Texto de origem =>
§

Por Raul Longo.
Não parece, mas a moça das duas fotos acima é uma só e a mesma pessoa que provocou rompimento de relações com um velho amigo que por acreditá-la guevarista achou de duvidar da minha integridade, embora tenha, inclusive, partilhado de minhas dificuldades no período em que juntos atuávamos pelo desmascaramento da política do regime ditatorial em seu estado.
Já fui de me impressionar com a mudança das pessoas, mas hoje sequer acredito que tenham realmente mudado.
Acredito mesmo que sempre foram o que são. O que muda é a moda.
Será que aquele hippie dos anos 70 realmente desprezava o consumismo ou como a raposa da fábula das uvas apenas mentia a si mesmo a impossibilidade de aquisição dos últimos lançamentos do mercado?
Ainda lembro a primeira vez em que um burguês complacente considerou-me normal e até reconheceu alguma inteligência em meus 18 anos, mas avisou ser uma burrice manter as mesmas ideias depois dos 40.
Aquilo me assustou! Pensei ser obrigatório tornar-me egoísta e desumano no futuro e preferi me manter burro pro resto da vida.
A moça da foto, por exemplo, mudou muito e rápido. De Guevara em punho brigou contra o cálculo do fator previdenciário proposto pelo FHC e, junto com o PT, conseguiu impedir aquela proposição formando uma base eleitoral.
Mas a necessidade da reforma previdenciária era uma realidade em todos os países e cada qual foi realizando a sua, sempre se baseando em cálculos que garantissem a manutenção do sistema em face ao crescimento populacional, o aumento da longevidade e os novos ingressos de aposentadorias. Em alguns países os fatores utilizados foram tão ou mais lesivos aos aposentados dos que os propostos por FHC, contribuindo significativamente para a explosão da atual crise financeira que se repercute menos onde, a exemplo do que ocorre no Brasil, se optou por porcentagens menores aos setores mais amplos.
No entanto, a inevitabilidade da Reforma da Previdência foi o que bastou para a moça largar o Guevara no Chaco boliviano e pular, literalmente, no colo da mais reacionária direita brasileira. Com a mesma efusividade cada um daqueles da foto comemorariam a morte do Che, mas Heloísa Helena precisava estar do lado de quem lhe garantisse o partido que criou para se opor ao governo do PT, prometendo-o como de esquerda!
Foi então que o Brasil se tornou o único país do mundo com o que havia de mais reacionário na direita apoiando um partido de esquerda. Até a TV Globo apoiou! Ao entrevistá-la Jô Soares chegou a afirmar que HH seria necessária para garantir a integridade do Senado, mas pouco depois, conforme se reporta aqui: A sonegação de Heloísa Helena – Istoé, se reafirmaram as verdadeiras origens dessa representante da esquerda brasileira.
E agora que tantos esquerdas me escrevem comemorando a prisão do Genoíno, Delúbio e Dirceu? Fico me perguntado; qual será a causa? Há causa? Ou é apenas um caso?

§

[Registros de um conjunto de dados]
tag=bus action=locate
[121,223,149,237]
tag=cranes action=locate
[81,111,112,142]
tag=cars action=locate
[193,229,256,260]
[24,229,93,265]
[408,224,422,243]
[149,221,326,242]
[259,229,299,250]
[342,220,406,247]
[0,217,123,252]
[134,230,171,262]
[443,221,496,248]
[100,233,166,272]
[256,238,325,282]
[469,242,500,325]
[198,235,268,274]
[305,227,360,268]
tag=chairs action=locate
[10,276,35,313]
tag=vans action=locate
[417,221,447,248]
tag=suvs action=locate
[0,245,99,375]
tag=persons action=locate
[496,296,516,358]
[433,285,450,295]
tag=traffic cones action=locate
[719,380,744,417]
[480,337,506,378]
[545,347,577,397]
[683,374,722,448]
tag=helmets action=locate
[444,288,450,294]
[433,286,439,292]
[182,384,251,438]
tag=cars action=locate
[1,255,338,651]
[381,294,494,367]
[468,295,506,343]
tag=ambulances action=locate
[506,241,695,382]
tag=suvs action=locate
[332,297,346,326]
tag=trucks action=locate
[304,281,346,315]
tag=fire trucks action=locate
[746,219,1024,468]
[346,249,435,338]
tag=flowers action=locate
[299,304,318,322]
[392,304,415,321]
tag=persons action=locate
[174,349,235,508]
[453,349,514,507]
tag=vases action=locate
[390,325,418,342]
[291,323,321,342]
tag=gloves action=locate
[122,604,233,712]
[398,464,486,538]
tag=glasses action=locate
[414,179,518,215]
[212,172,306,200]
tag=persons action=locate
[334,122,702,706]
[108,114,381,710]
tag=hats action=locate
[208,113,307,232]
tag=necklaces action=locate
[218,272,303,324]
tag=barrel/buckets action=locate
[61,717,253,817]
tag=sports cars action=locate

§

Enunciado => Atualize o texto sobre Heloísa Helena, tudo desde "No entanto, a" até "como de esquerda!", pondo "euforia" no lugar de "efusividade". Os registros são um material à parte, sem relação com o texto.

Exercício resolvido =>
No entanto, a inevitabilidade da Reforma da Previdência foi o que bastou para a moça largar o Guevara no Chaco boliviano e pular, literalmente, no colo da mais reacionária direita brasileira. Com a mesma euforia cada um daqueles da foto comemorariam a morte do Che, mas Heloísa Helena precisava estar do lado de quem lhe garantisse o partido que criou para se opor ao governo do PT, prometendo-o como de esquerda!